> YOUR INSTRUCTIONS
Extract the full homework post on forces, trains and friction below and reproduce it word for word.

> TEXT SHOWN
________________
# Forces, Trains and Friction

## Homework Statement

A locomotive accelerates a 25 car train along a level track. Every car has a mass of 6.8 * 104 kg and is subject to a friction force f = 250v where the speed v is in meters per second and the force f is in newtons. At the instant when the speed of the train is 42 km/h, the magnitude of the acceleration is 0.20 m/s2.

(a) What is the tension in the coupling between the first car and the locomotive?
I got 412875 N
(b) If the tension is equal to the maximum force the locomotive can exert on the train, what is the steepest grade up which the locomotive can pull the train at 42 km/h?
This is the part I need help with

f = 250*v
v = 11.66 m/s

## The Attempt at a Solution

Ok, for the first part,
Net Force = F - f(riction)
________________
> DATASET EXCERPT
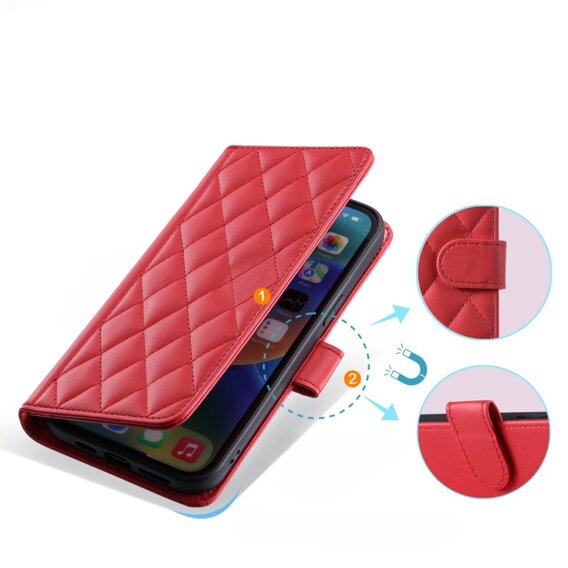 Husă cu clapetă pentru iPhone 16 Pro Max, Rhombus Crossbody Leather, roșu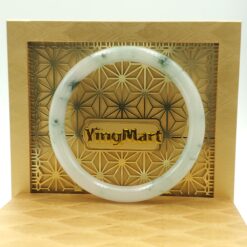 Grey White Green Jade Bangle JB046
________________
> RESPONSE BOX
# Forces, Trains and Friction

## Homework Statement

A locomotive accelerates a 25 car train along a level track. Every car has a mass of 6.8 * 104 kg and is subject to a friction force f = 250v where the speed v is in meters per second and the force f is in newtons. At the instant when the speed of the train is 42 km/h, the magnitude of the acceleration is 0.20 m/s2.

(a) What is the tension in the coupling between the first car and the locomotive?
I got 412875 N
(b) If the tension is equal to the maximum force the locomotive can exert on the train, what is the steepest grade up which the locomotive can pull the train at 42 km/h?
This is the part I need help with

f = 250*v
v = 11.66 m/s

## The Attempt at a Solution

Ok, for the first part,
Net Force = F - f(riction)